Task description >> Reproduce, word for word, the entries between the line containing "Looking at the picture, is" and the line containing "3436 millimetres", including both of those lines.

(Records drawn from a data source)
******

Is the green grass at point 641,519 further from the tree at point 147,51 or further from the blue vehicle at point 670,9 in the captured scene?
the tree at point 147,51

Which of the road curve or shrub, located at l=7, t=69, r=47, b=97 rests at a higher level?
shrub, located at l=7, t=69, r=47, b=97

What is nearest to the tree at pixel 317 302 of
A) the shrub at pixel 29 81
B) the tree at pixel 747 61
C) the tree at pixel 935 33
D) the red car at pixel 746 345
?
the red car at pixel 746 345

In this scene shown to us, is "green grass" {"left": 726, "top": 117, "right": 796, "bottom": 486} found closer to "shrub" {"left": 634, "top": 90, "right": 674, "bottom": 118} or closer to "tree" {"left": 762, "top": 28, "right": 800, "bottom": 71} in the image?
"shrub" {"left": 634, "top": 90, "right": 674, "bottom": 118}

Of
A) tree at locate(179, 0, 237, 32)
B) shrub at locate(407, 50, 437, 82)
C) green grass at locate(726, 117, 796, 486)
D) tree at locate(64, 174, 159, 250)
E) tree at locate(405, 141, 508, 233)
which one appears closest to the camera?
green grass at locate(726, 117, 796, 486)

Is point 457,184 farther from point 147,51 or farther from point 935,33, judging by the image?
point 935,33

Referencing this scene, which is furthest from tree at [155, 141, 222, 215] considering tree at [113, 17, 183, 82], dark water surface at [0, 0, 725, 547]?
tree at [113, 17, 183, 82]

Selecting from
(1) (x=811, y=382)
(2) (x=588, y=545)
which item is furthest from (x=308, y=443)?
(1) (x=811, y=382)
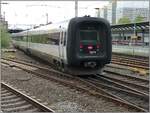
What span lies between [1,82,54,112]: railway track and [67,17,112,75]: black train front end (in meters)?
4.45

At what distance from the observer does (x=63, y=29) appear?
1789cm

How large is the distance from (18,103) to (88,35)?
680 cm

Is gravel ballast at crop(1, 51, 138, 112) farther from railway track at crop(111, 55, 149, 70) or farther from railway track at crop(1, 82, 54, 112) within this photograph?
railway track at crop(111, 55, 149, 70)

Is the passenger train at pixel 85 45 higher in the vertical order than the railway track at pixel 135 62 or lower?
higher

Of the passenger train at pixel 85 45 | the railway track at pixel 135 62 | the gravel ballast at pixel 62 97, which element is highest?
the passenger train at pixel 85 45

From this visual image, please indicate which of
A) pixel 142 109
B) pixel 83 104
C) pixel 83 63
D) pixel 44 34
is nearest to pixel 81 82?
pixel 83 63

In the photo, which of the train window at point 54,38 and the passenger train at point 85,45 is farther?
the train window at point 54,38

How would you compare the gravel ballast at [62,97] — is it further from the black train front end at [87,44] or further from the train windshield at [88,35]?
the train windshield at [88,35]

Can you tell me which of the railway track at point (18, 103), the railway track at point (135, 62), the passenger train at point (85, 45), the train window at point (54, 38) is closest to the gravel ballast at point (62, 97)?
the railway track at point (18, 103)

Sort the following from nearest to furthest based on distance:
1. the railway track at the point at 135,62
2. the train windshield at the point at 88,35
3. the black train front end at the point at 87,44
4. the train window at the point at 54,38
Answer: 1. the black train front end at the point at 87,44
2. the train windshield at the point at 88,35
3. the train window at the point at 54,38
4. the railway track at the point at 135,62

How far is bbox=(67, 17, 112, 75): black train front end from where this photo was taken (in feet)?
54.1

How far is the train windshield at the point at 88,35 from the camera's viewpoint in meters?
16.7

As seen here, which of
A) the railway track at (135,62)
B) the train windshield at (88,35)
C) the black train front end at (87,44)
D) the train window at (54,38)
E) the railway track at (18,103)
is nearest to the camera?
the railway track at (18,103)

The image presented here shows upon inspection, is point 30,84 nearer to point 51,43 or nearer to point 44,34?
point 51,43
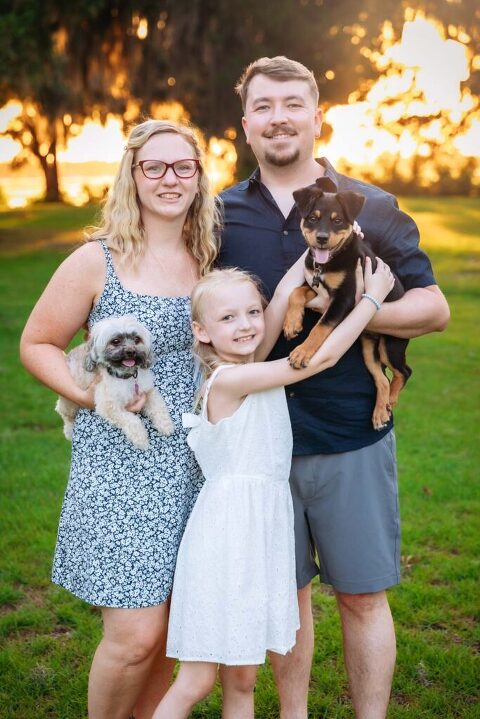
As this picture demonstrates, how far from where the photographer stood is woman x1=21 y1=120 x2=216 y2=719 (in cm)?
304

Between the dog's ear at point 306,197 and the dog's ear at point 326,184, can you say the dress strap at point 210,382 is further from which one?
the dog's ear at point 326,184

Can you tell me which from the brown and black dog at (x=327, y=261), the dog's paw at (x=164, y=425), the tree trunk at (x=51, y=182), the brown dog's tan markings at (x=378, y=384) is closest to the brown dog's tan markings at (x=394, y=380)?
the brown dog's tan markings at (x=378, y=384)

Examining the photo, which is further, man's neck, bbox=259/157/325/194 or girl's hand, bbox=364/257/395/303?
man's neck, bbox=259/157/325/194

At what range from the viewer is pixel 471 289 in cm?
1534

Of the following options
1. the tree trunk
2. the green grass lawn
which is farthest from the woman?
the tree trunk

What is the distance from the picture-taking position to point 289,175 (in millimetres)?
3514

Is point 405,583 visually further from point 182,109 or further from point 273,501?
point 182,109

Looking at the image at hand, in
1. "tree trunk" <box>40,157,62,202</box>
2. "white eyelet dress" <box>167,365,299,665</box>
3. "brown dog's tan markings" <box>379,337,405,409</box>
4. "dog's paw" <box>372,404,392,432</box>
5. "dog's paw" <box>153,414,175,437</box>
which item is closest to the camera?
"white eyelet dress" <box>167,365,299,665</box>

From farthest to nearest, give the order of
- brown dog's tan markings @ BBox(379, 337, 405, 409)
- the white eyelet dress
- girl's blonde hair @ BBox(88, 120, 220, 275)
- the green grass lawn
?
the green grass lawn < brown dog's tan markings @ BBox(379, 337, 405, 409) < girl's blonde hair @ BBox(88, 120, 220, 275) < the white eyelet dress

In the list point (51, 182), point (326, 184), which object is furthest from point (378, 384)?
point (51, 182)

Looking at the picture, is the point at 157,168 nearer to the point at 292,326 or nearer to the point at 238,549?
the point at 292,326

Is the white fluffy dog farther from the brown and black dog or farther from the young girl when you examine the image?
the brown and black dog

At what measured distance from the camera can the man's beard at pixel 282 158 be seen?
3436 millimetres

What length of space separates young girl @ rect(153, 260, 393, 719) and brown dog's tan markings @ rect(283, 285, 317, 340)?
4 cm
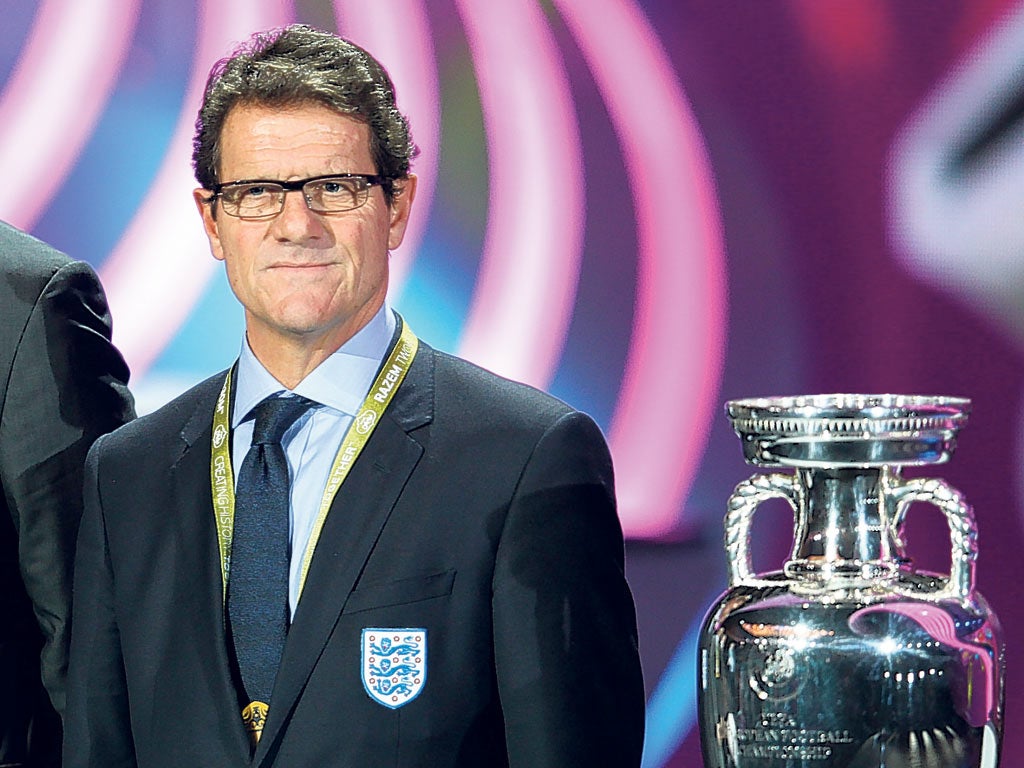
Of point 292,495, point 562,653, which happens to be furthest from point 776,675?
point 292,495

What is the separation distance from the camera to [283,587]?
1712 mm

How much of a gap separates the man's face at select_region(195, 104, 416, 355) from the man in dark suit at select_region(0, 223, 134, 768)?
0.34 meters

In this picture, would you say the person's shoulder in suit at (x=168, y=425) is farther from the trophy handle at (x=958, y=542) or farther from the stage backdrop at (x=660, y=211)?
the stage backdrop at (x=660, y=211)

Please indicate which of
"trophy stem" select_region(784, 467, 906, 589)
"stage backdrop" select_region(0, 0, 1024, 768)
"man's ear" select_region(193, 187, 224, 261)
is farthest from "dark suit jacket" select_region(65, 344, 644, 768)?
"stage backdrop" select_region(0, 0, 1024, 768)

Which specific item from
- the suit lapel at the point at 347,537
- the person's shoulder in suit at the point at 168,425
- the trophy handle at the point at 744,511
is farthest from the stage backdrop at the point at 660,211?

******

Reply to the exercise >>
Looking at the picture, is the point at 157,168 nearer to the point at 292,326 or nearer to the point at 238,549?
the point at 292,326

Is the white fluffy dog farther from the brown and black dog or farther from the young girl when you examine the image?
the brown and black dog

At what measured distance from the camera can the man's beard at pixel 282 158 be seen?
3436 millimetres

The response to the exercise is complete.